Brooks Wingo, Ph.D., associate professor in the Department of Occupational Therapy, and Amy Goss, Ph.D., assistant professor in the Department of Nutrition Sciences, are part of a team awarded a $3.9 million grant from the U.S. Department of Defense. The investigators will look at diet’s impact on mobility, physical and cognitive function, as well as on pain, fatigue, sleep, mood and anxiety in people with Multiple Sclerosis (MS).
Wingo is the principal investigator of this 4-year project that comes through the Multiple Sclerosis Research Program and had its official start on September 1. It is a follow-up to a pilot trial conducted by Wingo and Goss that was the first to look at the feasibility of the dietary protocol to be used in the current trial. They will be studying a calorie restriction diet and a low glycemic load diet.
The project, titled “Impact of diet quality and calorie restriction on physical function and patient-reported outcomes in multiple sclerosis,” is a multisite effort that collaborates with investigators at Washington University in St. Louis, as well as scientists with UAB’s Heersink School of Medicine and School of Public Health.
The study will be conducted at two sites across the U.S. and will recruit 100 individuals with multiple sclerosis for a randomized controlled trial. Over the course of eight months, participants will be supplied with food via grocery delivery services such as Shipt and Instacart, following a meal plan designed by the study’s registered dietitians.
For the first 16 weeks, the trial will focus on maintaining the participants’ weight, with participants randomized to follow either a low glycemic load or standard glycemic load diet. The second half of the study will follow the same glycemic load patterns, but all study participants will reduce their calorie intake by 500 per day.
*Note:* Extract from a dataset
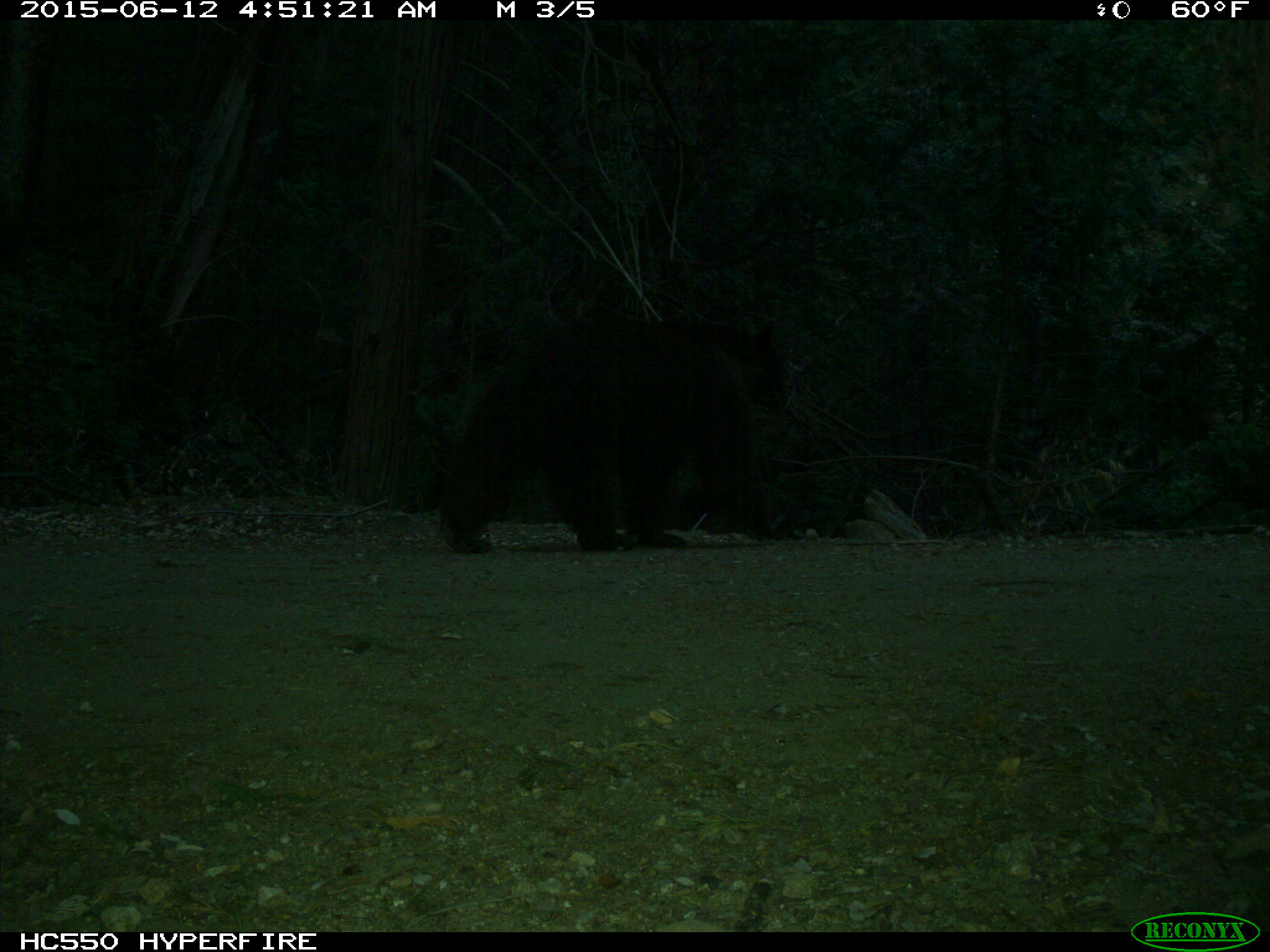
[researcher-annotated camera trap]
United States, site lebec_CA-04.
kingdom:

“By analyzing four distinct treatments, we are hopeful to determine if weight loss is needed to improve MS outcomes and if improving food quality leads to separate and additional benefits,” said Wingo.
Wingo and her team are embarking on a multidisciplinary approach, making the trial one of the most multifaceted and rigorous studies conducted on diet interventions in MS.
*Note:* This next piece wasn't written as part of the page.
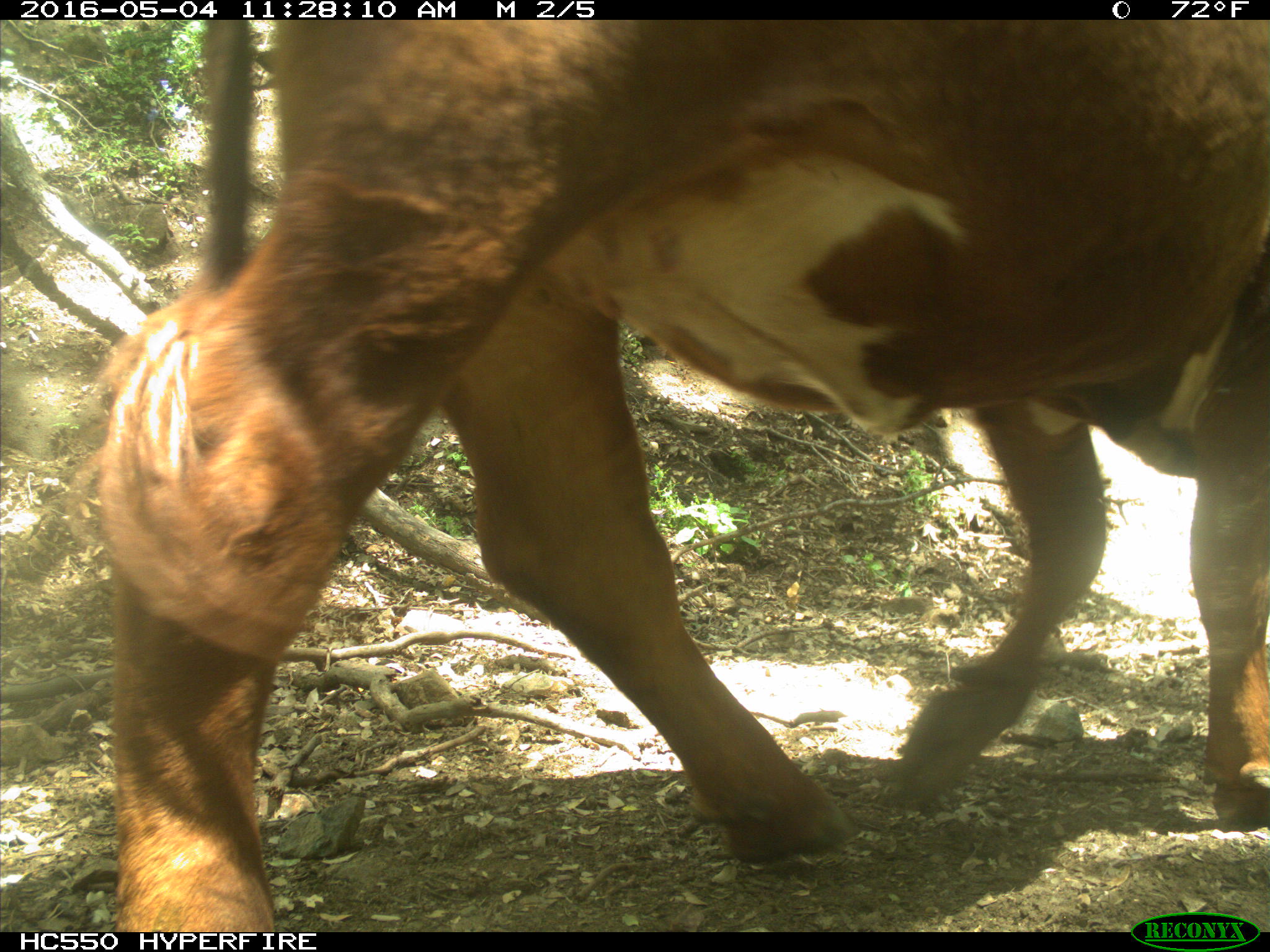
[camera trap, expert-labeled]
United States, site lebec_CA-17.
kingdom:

“Our primary outcome is physical function,” said Wingo. “But we will also assess cognitive function and collect blood work and imaging to assess other changes.
A new approach, utilizing the Washington University team, uses neuroimaging to assess some of the participants’ neuroinflammation in response to the diet, and all trial participants will undergo a full-body Magnetic Resonance Imaging (MRI) analysis.
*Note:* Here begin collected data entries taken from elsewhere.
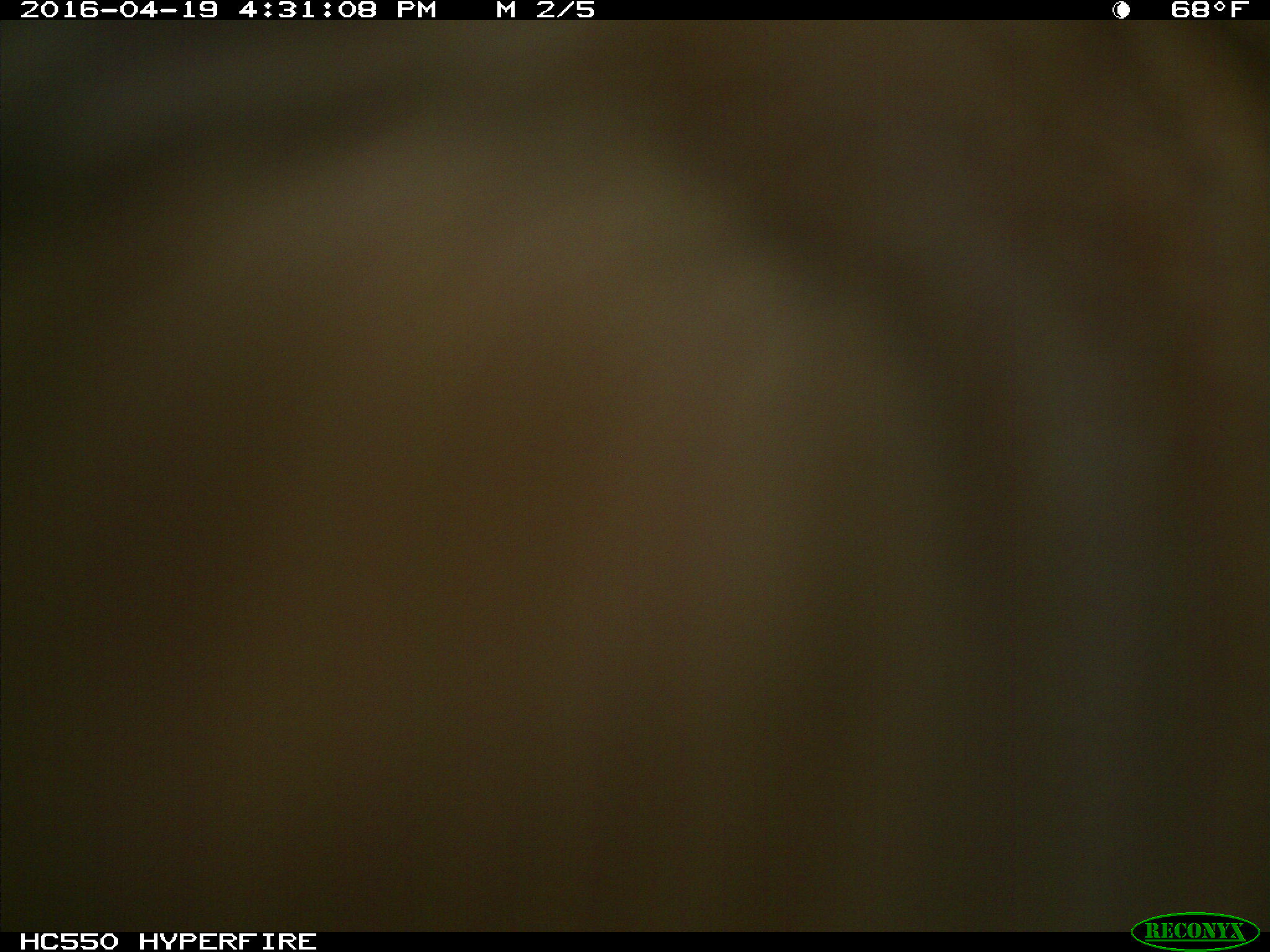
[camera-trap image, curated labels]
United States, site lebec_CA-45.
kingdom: Animalia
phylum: Chordata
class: Mammalia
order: Artiodactyla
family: Bovidae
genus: Bos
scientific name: Bos taurus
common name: domestic cow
Charged with overseeing the development of participants’ dietary protocols, Goss will use MRI analysis to assess body fat distribution and how organ lipid fat depots or other body fat depots are linked to poor metabolic health outcomes.
Goss explains that those with MS often have gait and balance disorders – combined with losing weight, they are at a greater risk of losing muscle mass which could worsen their mobility. The imaging analysis will allow Goss to assess if participants selectively lose fat and maintain muscle mass with a lower glycemic load diet.
“This study is unique because it is highly translatable,” said Goss, who also serves as assistant director of the Metabolism Core in the UAB Nutrition Obesity Research Center. “We not only have the potential to change the lives of the people directly involved in the study but hopefully improve health outcomes for all people living with MS. Our findings could possess the potential to change clinical care when it comes to multiple sclerosis.”
The study is designed to maximize adherence. In addition to the food supply, participants will receive weekly phone calls with a team member to go over goals and meal preparation. They will also log their meals inside a research portal, making it user-friendly on both sides of the study.
Co-investigators at UAB include John R. Rinker, II, M.D., associate professor, Department of Neurobiology, Heersink School of Medicine, who has participated in multiple studies of diet and exercise for MS and worked on the pilot trial, and Stacey Cofield, Ph.D., associate professor, Department of Biostatistics, School of Public Health, and associate dean for Recruitment, Retention, and Diversity, who has expertise in clinical trial design, management and analysis in MS – including multisite trials and patient registry studies.
The grants are awarded to projects that the competitive review process finds “innovative, high-risk, high reward research” and complement work being done at the National Institutes of Health. It is administered by the U.S. Department of Defense and funded by the U.S. Congress as part of the Congressionally Directed Medical Research Program.